____ Provided passage

Changing your CI tool won't fix your broken pipelines

May 11, 2018 · 9 minute read · Tags: ci/cd , devops

If you think your problem is your CI tool, think again.

Chances are it’s just a knee jerk reaction. You probably have a problem with your pipelines.

Super safe delivery

Inspired by: Containers will not fix your broken culture (and other hard truths)

In this blogpost, I will be focusing on on-prem CI tools (when you host both server and agents); the discussion is slightly different for Cloud CIs (e.g. TravisCI, CodeShip, CircleCI), and I will leave that to another post.

As it’s 2018, chances are you all are using some CI tool (e.g. Jenkins, Bamboo, TeamCity, GoCD, ConcourseCI, BuildKite, Spinakker) to run your continuous integration tests (unit, integration, end-to-end, and so on).

Also, you are also probably familiar with the concept of Deployment Pipelines.

At an abstract level, a deployment pipeline is an automated manifestation of your process for getting software from version control into the hands of your users. Every change to your software goes through a complex process on its way to being released. That process involves building the software, followed by the progress of these builds through multiple stages of testing and deployment. This, in turn, requires collaboration between many individuals, and perhaps several teams. The deployment pipeline models this process, and its incarnation in a continuous integration and release management tool is what allows you to see and control the progress of each change as it moves from version control through various sets of tests and deployments to release to users.

Continuous Delivery, THE book

Note that your pipeline should be represented in a CI tool. It doesn’t mean that your CI tool should define your pipeline.

Your CI tool is dumb

Some people like to think about the CI tool as the deployment pipeline orchestrator, the tool which will have the definitions of all pipelines and it will automatically trigger a new pipeline chain (a new release candidate) per commit. It will store information about the each release candidate (based on green/red results) and what has been deployed when and where.

While that definition is true, I think it misleads people into thinking about it as a magic black box. A sausage factory for production artefacts. In my opinion, that’s counterproductive.

I like to say that CI tools are distributed arbitrary remote code executors.

Distributed because the server dispatch jobs, and agents/slaves will pick the jobs, execute them locally, and submit results (and sometimes some result files) back to the server.

Arbitrary because the agents will execute exactly the commands defined by the user.

So effectively your CI tool is just a job scheduler. It will run the commands you define, on the machines you maintain. That means that a CI tool cannot protect you from yourself.

Oh, small secret: those nice GUI-oriented tasks on your CI web interface are most likely just wrappers for command line tools installed on the agents.

________
____ Source material

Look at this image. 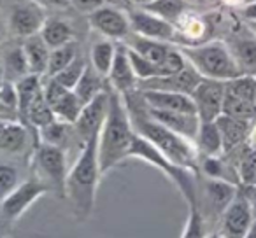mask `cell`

________

▶ Given instruction
Continue the article about CI tools and broken pipelines, starting right after its last sentence.

▶ Output below
Everything is CI

But your CI is a lot more than a CI tool, you actually have a whole ecosystem behind it. For example:

CI server
CI agents/slaves
- java
- maven
- npm
- node
- docker
- …
Build Dependencies
- Git repository
- Maven repository
- Docker registry
- Npm repository
CI environments (Dev, QA, and so on)

It’s not jenkins fault if agents’ authentication to nexus is failing; it’s not TeamCity fault if your agents don’t have connectivity to the DEV environment anymore. You can’t blame your CI tool if you didn’t provide enough agents and builds are queued. It’s not Bamboo fault if some other build left files behind and broke your build - the agent did run exactly the commands it was told to do.

I can tell you this by personal experience: of all the components in CI-land, the CI server is the one least likely to give us trouble. The easy part is maintaining that service running.

Why there are so many CI tools?

Delivery cat

While all CI tools are job schedulers, they are still different job schedulers.

They can vary on how the pipelines are created (only via code, via web interface, both, some other frankenstein monsters too), how results can be visualised, how easy it is to create new agents on a certain infrastructure provider, what kind of tricks it allows for different processes.

Depending on your CI tool, it might require more code and effort to get to the desired result.

Jenkins is the CI grandapa - it was the king when only CI existed, not really CD. It doesn’t really have the concept of pipeline. While you can possibly do everything you want, that will require a lot of plugins and a lot of workarounds, with varying amounts of broken. It does require a bit more code and energy to get it to an acceptable state as pipeline tool.

The second wave of CIs (e.g. TeamCity, Bamboo, GoCD) focused a lot more in features like maintainability, CD, pipelines, value-map streams, branch builds and other workflows. Build as code wasn’t a big thing.

The third wave of CIs (e.g. Spinakker, BuildKite, ConcourseCI) leveraged build as code and cloud providers.

There’s no perfect CI. They all have different features.

So why shouldn't I run the deployments from my machine instead?

Should I change my CI tool?

First answer is no. It’s very rare to see a single case of a CI tool change that actually delivers what the business case suggested it would.

Changing the CI tool tends to be a big waste of money for the company - and developers are not more satisfied either with their new CI tool. Costs and effort are always underestimated, heavily. Your pipelines are a lot more complicated and interact with a lot more subsystems than people realise. There’s a surprising amount of glue code which relies on your CI tool specificities.

Assuming you have a working CI tool, with all your proper pipelines in place, you’ve already spent some time customising it. A new CI tool means more servers, more ops, more automation, more security assessments, migration, more glue code, learning and adapting every single pipeline you have to new workarounds, authentication, permissions, training, a new learning curve. Those all cost money. Anything you estimate, make it at least double.

The reason a company buys a CI is not out of generosity; it’s buying a piece of software which will actually increase developers’ and ops’ productivity. The CI is not a business deliverable, it’s a tool to aid developers and improve quality and speed of the products being delivered.

Ceci n’est pas une pipe

Ceci n'est pas une pipe

“Oh yeah, Bamboo, the tool everyone loves to hate.”

I have the opinion that as far as you use any CI tool enough, you will hate it. If you don’t hate it, maybe you are just not using it enough. Maybe the grass is just greener on the other side. Changing CI tool seems to be quite like hitting your foot with a hammer to forget a headache.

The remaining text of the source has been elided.